While the Sibling Society deals with important issues in an original and provocative way, the book is an over-generalization, lacks clarity, and often sounds downright peevish and cranky by ignoring the outstanding work of some parents, teachers and youngsters. Bly has failed to give their successes any praise. But it was probably not his wish to give a more balanced view.

Robert Bly - The Sibling Society
Stars Bly's On Fire!
You want to know what Britney Spears, Columbine, and Gary Condit have in common?
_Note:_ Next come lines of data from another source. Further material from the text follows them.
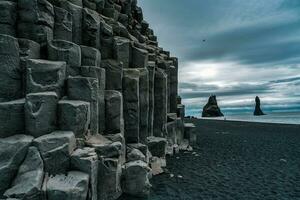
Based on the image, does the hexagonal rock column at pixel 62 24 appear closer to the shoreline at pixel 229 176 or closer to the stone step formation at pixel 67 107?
the stone step formation at pixel 67 107

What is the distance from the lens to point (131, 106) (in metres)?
14.7

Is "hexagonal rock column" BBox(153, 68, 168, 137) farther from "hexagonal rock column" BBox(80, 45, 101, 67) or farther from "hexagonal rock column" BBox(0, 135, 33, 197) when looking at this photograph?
"hexagonal rock column" BBox(0, 135, 33, 197)

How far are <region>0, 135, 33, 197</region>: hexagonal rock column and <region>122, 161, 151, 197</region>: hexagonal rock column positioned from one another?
15.8ft

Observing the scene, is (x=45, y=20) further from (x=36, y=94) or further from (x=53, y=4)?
(x=36, y=94)

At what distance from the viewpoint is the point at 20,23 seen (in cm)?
1134

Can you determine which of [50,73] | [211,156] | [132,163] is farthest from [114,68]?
[211,156]

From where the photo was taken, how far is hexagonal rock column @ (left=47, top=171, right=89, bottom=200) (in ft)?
26.2

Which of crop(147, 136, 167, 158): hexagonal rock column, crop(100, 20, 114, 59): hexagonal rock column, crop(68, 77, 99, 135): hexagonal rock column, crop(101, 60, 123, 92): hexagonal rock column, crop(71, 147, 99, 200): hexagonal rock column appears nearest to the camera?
crop(71, 147, 99, 200): hexagonal rock column

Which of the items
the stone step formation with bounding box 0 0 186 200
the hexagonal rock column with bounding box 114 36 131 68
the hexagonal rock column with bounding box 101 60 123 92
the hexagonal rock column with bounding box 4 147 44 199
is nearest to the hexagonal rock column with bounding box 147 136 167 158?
the stone step formation with bounding box 0 0 186 200

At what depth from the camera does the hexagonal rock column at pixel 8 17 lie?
35.4 feet

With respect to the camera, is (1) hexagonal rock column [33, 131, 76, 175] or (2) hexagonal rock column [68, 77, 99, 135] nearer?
(1) hexagonal rock column [33, 131, 76, 175]

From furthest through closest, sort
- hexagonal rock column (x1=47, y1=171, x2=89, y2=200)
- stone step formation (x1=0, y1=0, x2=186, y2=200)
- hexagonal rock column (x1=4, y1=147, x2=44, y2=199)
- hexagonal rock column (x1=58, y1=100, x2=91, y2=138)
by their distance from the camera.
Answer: hexagonal rock column (x1=58, y1=100, x2=91, y2=138)
stone step formation (x1=0, y1=0, x2=186, y2=200)
hexagonal rock column (x1=47, y1=171, x2=89, y2=200)
hexagonal rock column (x1=4, y1=147, x2=44, y2=199)

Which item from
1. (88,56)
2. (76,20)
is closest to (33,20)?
(76,20)

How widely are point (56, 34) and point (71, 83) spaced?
132 inches
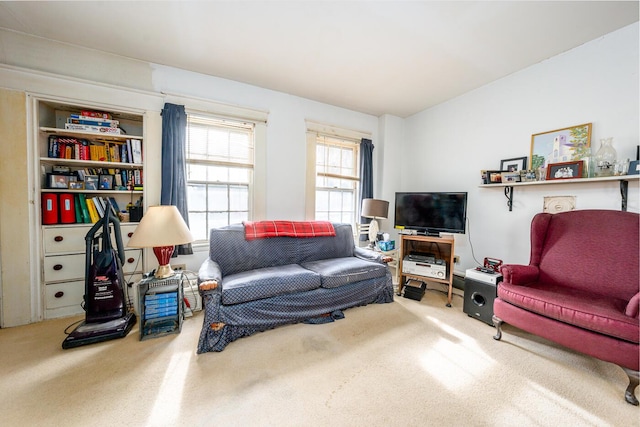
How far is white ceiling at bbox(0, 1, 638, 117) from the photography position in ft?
5.68

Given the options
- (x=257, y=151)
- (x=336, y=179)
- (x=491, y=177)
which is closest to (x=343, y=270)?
(x=336, y=179)

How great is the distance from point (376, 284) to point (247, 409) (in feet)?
5.59

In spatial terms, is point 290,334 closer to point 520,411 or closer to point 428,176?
point 520,411

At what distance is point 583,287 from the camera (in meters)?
1.88

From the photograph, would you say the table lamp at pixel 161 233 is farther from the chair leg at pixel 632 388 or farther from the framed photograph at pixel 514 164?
the framed photograph at pixel 514 164

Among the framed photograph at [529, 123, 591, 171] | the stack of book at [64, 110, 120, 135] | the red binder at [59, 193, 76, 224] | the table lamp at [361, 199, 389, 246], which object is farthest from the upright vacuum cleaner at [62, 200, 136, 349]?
the framed photograph at [529, 123, 591, 171]

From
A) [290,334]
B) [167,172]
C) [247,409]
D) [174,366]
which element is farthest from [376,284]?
[167,172]

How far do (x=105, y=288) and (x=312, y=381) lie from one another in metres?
1.94

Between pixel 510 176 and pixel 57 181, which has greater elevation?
pixel 510 176

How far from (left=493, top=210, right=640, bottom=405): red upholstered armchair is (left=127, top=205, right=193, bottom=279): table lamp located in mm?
2808

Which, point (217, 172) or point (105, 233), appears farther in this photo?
point (217, 172)

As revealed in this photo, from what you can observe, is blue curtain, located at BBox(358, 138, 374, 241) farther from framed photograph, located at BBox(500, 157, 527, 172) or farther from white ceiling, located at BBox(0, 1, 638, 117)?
framed photograph, located at BBox(500, 157, 527, 172)

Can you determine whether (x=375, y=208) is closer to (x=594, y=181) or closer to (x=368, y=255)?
(x=368, y=255)

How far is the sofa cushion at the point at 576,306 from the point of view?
139 centimetres
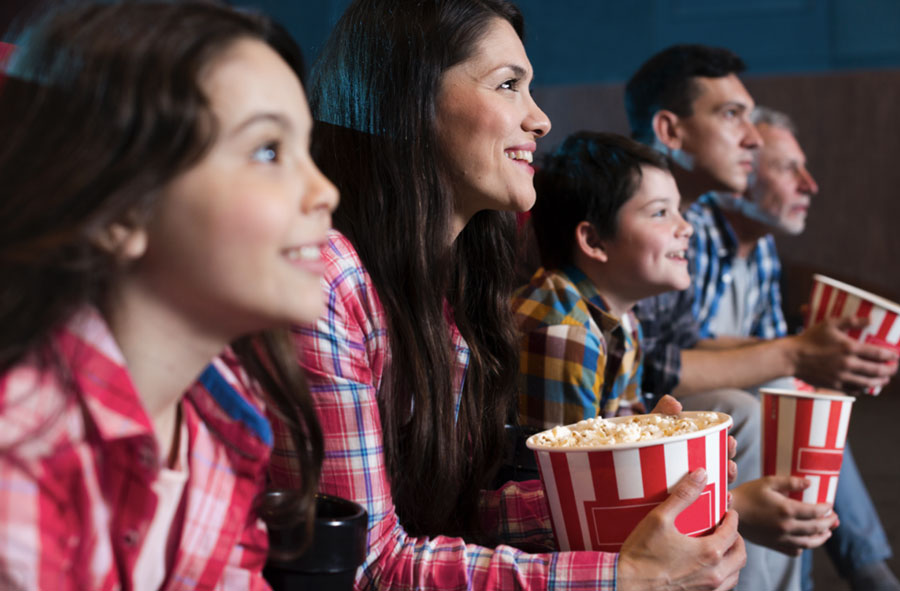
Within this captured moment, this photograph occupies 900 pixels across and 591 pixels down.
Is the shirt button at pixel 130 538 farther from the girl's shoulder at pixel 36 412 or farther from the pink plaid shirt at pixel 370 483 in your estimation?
the pink plaid shirt at pixel 370 483

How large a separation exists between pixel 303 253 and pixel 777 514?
0.92 meters

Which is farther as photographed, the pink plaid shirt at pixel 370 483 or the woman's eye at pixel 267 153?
the pink plaid shirt at pixel 370 483

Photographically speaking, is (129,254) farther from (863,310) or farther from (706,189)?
(706,189)

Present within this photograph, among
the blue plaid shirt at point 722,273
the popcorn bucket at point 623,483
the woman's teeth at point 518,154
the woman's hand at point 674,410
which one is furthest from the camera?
the blue plaid shirt at point 722,273

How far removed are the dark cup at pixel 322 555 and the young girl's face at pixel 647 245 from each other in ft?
3.22

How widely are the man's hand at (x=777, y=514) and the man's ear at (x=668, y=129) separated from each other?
125 cm

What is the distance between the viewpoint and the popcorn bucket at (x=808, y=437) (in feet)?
4.48

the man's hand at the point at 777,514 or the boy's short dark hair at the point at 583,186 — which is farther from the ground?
the boy's short dark hair at the point at 583,186

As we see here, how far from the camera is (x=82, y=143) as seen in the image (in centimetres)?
65

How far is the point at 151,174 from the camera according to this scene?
2.15 ft

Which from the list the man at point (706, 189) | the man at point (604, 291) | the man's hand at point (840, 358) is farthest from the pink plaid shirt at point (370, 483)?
the man's hand at point (840, 358)

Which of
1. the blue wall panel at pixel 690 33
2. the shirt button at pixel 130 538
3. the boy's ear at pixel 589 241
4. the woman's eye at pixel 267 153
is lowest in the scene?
the shirt button at pixel 130 538

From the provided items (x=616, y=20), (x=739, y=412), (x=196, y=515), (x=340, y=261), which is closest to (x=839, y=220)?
(x=616, y=20)

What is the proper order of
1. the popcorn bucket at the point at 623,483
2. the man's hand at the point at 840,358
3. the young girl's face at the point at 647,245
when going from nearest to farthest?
the popcorn bucket at the point at 623,483, the young girl's face at the point at 647,245, the man's hand at the point at 840,358
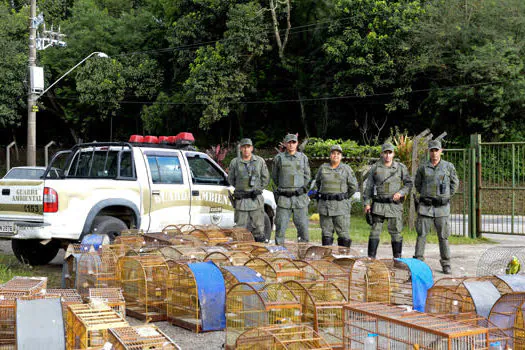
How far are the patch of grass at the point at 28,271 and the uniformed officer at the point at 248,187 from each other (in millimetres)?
2951

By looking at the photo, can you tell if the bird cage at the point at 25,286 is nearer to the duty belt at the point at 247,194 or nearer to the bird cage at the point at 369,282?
the bird cage at the point at 369,282

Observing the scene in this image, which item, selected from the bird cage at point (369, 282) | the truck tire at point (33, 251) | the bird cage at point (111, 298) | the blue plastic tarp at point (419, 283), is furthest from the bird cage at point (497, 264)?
the truck tire at point (33, 251)

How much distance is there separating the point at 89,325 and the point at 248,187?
19.6 ft

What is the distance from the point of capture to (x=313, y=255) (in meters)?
8.18

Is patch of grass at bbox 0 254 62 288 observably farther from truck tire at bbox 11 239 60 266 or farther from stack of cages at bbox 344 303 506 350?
stack of cages at bbox 344 303 506 350

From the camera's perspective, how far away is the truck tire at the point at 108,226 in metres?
9.39

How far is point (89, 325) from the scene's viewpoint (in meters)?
4.54

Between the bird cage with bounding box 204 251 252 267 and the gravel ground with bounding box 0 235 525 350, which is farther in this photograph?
the bird cage with bounding box 204 251 252 267

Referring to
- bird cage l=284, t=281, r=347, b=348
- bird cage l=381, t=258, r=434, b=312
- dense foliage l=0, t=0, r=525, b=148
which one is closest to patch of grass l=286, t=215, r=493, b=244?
dense foliage l=0, t=0, r=525, b=148

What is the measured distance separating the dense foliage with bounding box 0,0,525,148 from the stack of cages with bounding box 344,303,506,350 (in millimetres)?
17231

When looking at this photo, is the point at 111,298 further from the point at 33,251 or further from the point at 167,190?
the point at 33,251

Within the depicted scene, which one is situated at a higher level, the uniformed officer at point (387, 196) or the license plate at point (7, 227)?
the uniformed officer at point (387, 196)

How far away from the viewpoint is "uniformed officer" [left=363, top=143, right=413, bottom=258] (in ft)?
32.1

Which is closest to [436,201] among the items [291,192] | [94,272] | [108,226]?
[291,192]
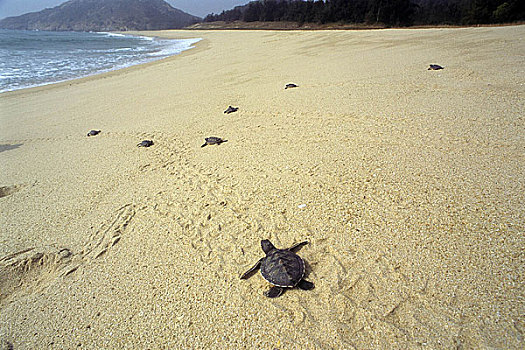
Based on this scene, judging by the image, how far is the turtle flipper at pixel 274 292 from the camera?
2230mm

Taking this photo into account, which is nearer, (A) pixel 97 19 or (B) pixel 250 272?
(B) pixel 250 272

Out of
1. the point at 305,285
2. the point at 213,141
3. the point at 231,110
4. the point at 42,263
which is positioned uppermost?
the point at 231,110

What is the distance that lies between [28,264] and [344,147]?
4477 mm

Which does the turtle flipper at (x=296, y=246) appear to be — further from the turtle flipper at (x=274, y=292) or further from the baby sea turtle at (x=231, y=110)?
the baby sea turtle at (x=231, y=110)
Just read this book and you'll get your answer as well some great insights into our twisted little culture at the present. Yeah, yeah, yeah, online detractors, I heard it all before-he's stolen material from such classics as "The Culture of Narcisissm" and other works. He's unfocused, pompous,etc. Call him what you will, but I think it's brilliant how he uses myths and fairy tales to lead us into our modern day predicaments that we all sense on some vague level but can't articulate them clearly. And in the end, he is right on target with his arguments. There isn't a day that goes by where I don't whisper "sibling society" under my breath-whether it's that I see a 45 year old mother of 4 with a picture of a supermodel taped to her fridge to stop her from eating or the myriad of "reality programming" shows on every major network. Bly is a cultural prophet with a very thought provoking set-up that stays with you long after you finish the book.